Greater Harrisburg's Community Magazine

Love Birds: Cornish game hens might be right for Valentine’s Day

In 1974 (certainly aging myself here), my husband and parents took a weekend trip to Williamsburg, Va. The weather was glorious: blue skies and warm November sun.

Being a bit farther south from Harrisburg, the butter-yellow Norway maple leaves were still blazing. My father, a painter and photographer, came home from that trip with countless ideas for sketches and paintings. His beautiful Williamsburg watercolors still hang in my home today and warm my heart with happy memories.

But the food inspired us too. We ate in all the historic taverns, including the first night when the Raleigh Tavern served us peanut soup and rock Cornish game hens—a dinner I have always remembered. I was enchanted.

I bought “The Williamsburg Cookbook,” which I still read and use today. Food “fixings” splatter almost every page. I haven’t cooked every recipe but have come pretty close: oyster stew, butter-laden pound cake and eggnog that has to be eaten with a spoon.

I decided to share a recipe, based on that first delightful Williamsburg meal, in my column this month:  Cornish hens with fruit stuffing.

Cornish hens, so named because the breed originated in Cornwall, England, are immature chickens that weigh about 1½ to 2 pounds. I found them at the West Shore Farmers Market, but you can find them at places like Costco and Wegmans as well. They are very easy to cook and provide both white and dark meat just like a larger chicken. They make for a beautiful presentation on a platter garnished with small fruits and leaves. Maybe a thought for Valentine’s Day?

 

Cornish Hens with Fruit Stuffing

Ingredients for Fruit Stuffing

  • ¼ cup butter
  • 1 cup water
  • 1 package (8 ounces) herb-seasoned stuffing/dressing (like Pepperidge Farm or Arnold)
  • 1 tablespoon grated orange rind
  • ¼ cup seedless raisins or currants
  • 1 large apple, grated with skin on


Ingredients for Hens

  • 4 Cornish game hens (about 1½ to 2 pounds)
  • About ½ cup butter for basting, melted
  • Salt and pepper to taste
  • Fruit such as Mandarin oranges and green and red grapes (optional for garnish)

Directions

The Stuffing

  • Heat the butter and a cup of water in a skillet.
  • Stir in the stuffing ingredients, toss lightly and remove from heat.


Preparing the Hens

  • Remove the hens from their protective coverings and pat dry (inside and out) with paper towels.
  • Place hens on a rack in a heavy roasting pan large enough to hold them fairly close together. You can tie the little legs together with kitchen twine if you wish.
  • Place enough of the fruit stuffing into each breast cavity. Do not over-stuff. If any stuffing remains, place it in a separate baking dish and bake alongside the hens.
  • Brush the melted butter over the hens and place them into a pre-heated 350-degree oven.
  • Roast for about 1 hour to 1½ hours or until a meat thermometer reaches 165 degrees. The hens should be golden brown.

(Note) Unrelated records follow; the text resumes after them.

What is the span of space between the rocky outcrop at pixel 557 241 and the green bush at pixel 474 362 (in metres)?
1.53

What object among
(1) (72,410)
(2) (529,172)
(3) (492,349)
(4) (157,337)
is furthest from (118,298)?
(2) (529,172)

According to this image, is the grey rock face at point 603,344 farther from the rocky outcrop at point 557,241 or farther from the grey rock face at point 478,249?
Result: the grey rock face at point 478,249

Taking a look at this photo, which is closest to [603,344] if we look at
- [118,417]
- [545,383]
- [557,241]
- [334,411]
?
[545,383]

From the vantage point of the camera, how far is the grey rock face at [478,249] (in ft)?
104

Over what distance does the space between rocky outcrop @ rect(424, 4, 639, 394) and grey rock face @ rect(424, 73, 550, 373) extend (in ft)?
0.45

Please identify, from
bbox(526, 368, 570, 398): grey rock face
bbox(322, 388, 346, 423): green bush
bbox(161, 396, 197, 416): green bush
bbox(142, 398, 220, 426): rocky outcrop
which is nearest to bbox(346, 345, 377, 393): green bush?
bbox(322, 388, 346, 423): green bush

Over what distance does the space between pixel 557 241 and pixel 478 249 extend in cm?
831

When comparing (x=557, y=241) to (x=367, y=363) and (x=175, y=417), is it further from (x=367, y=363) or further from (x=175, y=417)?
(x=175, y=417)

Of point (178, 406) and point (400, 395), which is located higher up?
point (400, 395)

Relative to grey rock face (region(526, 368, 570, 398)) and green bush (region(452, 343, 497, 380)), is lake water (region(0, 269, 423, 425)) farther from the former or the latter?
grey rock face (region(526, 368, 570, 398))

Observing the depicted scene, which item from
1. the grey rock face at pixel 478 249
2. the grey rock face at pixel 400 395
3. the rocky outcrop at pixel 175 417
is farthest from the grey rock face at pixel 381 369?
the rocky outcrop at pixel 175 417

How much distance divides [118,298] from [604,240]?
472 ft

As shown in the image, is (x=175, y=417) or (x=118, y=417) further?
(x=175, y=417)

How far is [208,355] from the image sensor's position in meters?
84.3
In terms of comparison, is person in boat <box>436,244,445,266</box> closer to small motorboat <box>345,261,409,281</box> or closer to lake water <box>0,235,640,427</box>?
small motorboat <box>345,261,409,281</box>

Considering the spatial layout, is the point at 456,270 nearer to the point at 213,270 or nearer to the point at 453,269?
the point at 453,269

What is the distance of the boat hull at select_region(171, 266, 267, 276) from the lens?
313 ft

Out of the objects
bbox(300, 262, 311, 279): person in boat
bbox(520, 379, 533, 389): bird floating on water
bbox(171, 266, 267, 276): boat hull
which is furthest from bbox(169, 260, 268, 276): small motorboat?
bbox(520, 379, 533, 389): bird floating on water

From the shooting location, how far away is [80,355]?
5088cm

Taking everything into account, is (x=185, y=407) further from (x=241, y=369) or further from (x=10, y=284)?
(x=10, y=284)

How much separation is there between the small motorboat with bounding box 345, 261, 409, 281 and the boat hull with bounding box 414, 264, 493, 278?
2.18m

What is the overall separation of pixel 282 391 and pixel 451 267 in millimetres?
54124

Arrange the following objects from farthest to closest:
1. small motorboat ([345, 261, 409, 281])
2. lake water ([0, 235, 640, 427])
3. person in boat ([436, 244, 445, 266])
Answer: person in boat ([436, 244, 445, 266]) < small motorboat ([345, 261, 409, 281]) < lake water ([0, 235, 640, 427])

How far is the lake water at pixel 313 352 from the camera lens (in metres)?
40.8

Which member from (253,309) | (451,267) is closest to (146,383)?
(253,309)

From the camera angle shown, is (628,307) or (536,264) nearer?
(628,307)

Arrange the hens on an oval platter and garnish as you wish. If the hens are small, a whole one can be a serving. Or you can halve each one with kitchen shears cutting down the backbone. Cranberry sauce and wild rice are wonderful partners to this dish.

I will always remember that sun splashed weekend in Williamsburg and still treasure the recipes I brought home. My husband is fond of saying, “You can’t re-capture rapture.” But, with food and cooking, there are times you really can.